— Short problem —
Render the items below as a two-column CSV with the headers item_text and answer, covering only the stretch from the item containing "What measurement of" through the end of the items. Give one row per item, with each field enclosed in double quotation marks and any line breaks within it replaced by spaces.

[Scene-based spatial items]
┌────────

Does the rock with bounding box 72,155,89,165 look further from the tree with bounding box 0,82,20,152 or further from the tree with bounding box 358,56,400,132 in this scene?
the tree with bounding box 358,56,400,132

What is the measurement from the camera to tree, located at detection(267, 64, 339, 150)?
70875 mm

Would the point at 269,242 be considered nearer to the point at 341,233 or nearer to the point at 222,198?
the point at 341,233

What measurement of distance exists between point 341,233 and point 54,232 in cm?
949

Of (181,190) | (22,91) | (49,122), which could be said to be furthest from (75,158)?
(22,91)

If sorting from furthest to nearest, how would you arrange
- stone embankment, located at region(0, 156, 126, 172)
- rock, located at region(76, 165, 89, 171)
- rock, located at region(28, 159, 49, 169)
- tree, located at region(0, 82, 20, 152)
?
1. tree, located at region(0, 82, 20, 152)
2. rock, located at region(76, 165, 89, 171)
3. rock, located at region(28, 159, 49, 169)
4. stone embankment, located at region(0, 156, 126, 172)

└────────

— Solution to this task —
item_text,answer
"What measurement of distance exists between point 341,233 and point 54,232 in cm?","949"
"Of (181,190) | (22,91) | (49,122), which could be said to be furthest from (75,158)?","(22,91)"
"If sorting from furthest to nearest, how would you arrange - stone embankment, located at region(0, 156, 126, 172) - rock, located at region(76, 165, 89, 171) - rock, located at region(28, 159, 49, 169) - tree, located at region(0, 82, 20, 152) ?","1. tree, located at region(0, 82, 20, 152) 2. rock, located at region(76, 165, 89, 171) 3. rock, located at region(28, 159, 49, 169) 4. stone embankment, located at region(0, 156, 126, 172)"